The Post’a konulan analist, “Hindistan ve Çin birbirlerine bağımlılar. Hindistan tamamen Batı’ya bel bağlamak istemiyor ve Kore ve Japonya ile müzakerelerde zorlanıyor. Bu arada Çin’in de, özellikle Batı ile gergin ilişkileri göz önüne alındığında, Hindistan pazarına erişime ihtiyacı var” yorumunu yaptı.

Analistlere göre Çin, Hindistan’a küçük ortak muamelesi yapma eğiliminde olan Japonya ve Güney Kore gibi ülkelere kıyasla Delhi açısından birlikte çalışması daha kolay bir ülke olarak görülüyor. Ticaret ve Sanayi Bakanı Piyush Goyal 30 Temmuz’da yaptığı açıklamada Hindistan’ın Japonya, Güney Kore ve ASEAN ile uygulanan serbest ticaret anlaşmalarını gözden geçirmek için müzakereleri hızlandırmaya çalıştığını söyledi.

İsmi açıklanmayan bir analist, “Hindistan’daki iş çevrelerinden de hükümete Çin ile ticari ilişkileri geliştirmesi yönünde baskı var, zira bu tür bağlar ekonomik fırsatlar ve faydalar sağlayabilir,” dedi.

The Post’a konuşan analist, “Her iki ülkenin de daha büyük ekonomik çıkarları var ve sınır anlaşmazlıkları nedeniyle ekonomik faydalardan mahrum kalmayı göze alamazlar” değerlendirmesini yaptı.

İkili ticaret

Ekonomik düşünce kuruluşu Global Trade Research Initiative’in verilerine göre, Mart 2024’te sona eren mali yılda Hindistan’ın Çin’e ihracatı 16,65 milyar ABD doları, ithalatı ise 101,75 milyar ABD doları olarak gerçekleşti ve ticaret açığı 85 milyar ABD dolarını aştı.

Hindistan’ın temmuz ayında yayınlanan yıllık Ekonomik Anket raporu, Hindistan’ın Amerika Birleşik Devletleri ve diğer Batılı ülkelere ihracatını artırmak için Çin’den doğrudan yabancı yatırım çekmenin önemini vurgulamış ve böylece Delhi’nin Pekin ile artan ticaret açığını ele almıştı.

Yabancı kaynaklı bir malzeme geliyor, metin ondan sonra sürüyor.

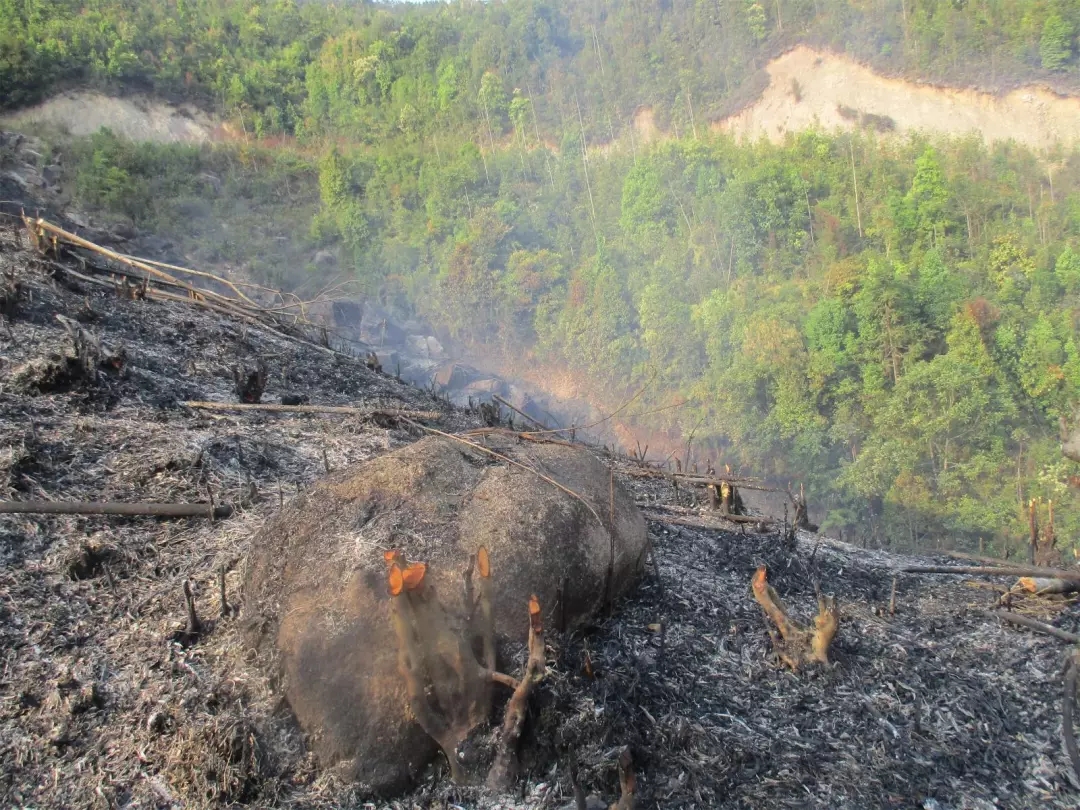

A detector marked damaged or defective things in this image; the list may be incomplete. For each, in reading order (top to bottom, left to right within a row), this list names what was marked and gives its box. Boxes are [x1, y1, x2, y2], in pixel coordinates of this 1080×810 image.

charred debris [2, 212, 1080, 807]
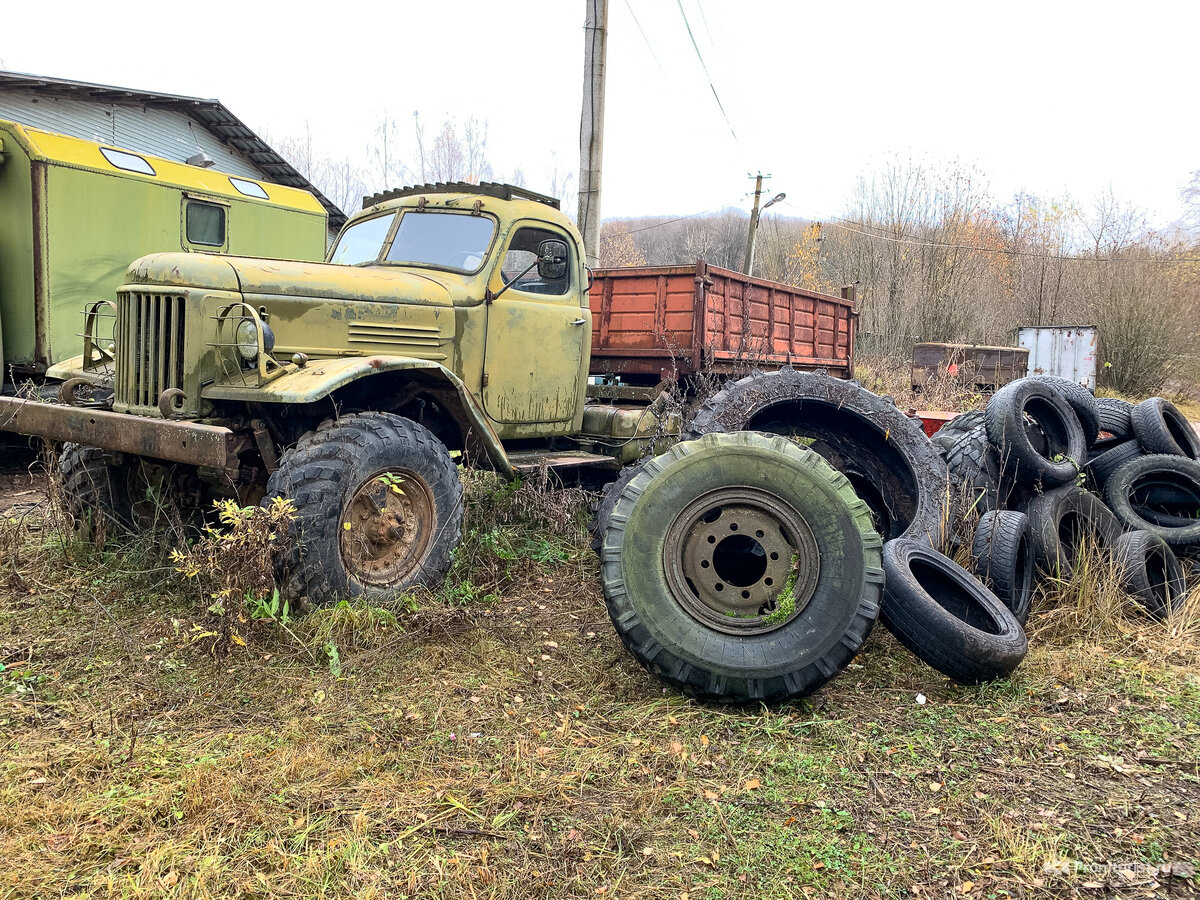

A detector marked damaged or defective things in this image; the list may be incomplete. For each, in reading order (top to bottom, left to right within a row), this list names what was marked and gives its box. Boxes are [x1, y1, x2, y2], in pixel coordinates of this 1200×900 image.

rusted trailer side panel [588, 264, 854, 384]
rusty wheel rim [340, 468, 439, 588]
rusty wheel rim [662, 487, 820, 633]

Jawaharlal Nehru Üniversitesi’nden emekli ekonomi profesörü Arun Kumar ise farklı bir görüş ortaya koyarak son anlaşmanın bölgenin jeopolitiği ile ilgili olduğunu söyledi.

Kumar, “Batı, Hindistan’ın [Asya’da] Çin’in karşıtı olmasını istiyor, bu nedenle ABD Hindistan ile stratejik bir ilişki kuruyor” dedi.

“Dolayısıyla Hindistan’ın Batı’ya çok fazla yaklaşmaması ve iki blok arasında tarafsız kalması Çin’in çıkarına, bu nedenle Çin sınır meselesinde yumuşamayı kabul etti” yorumunu yaptı.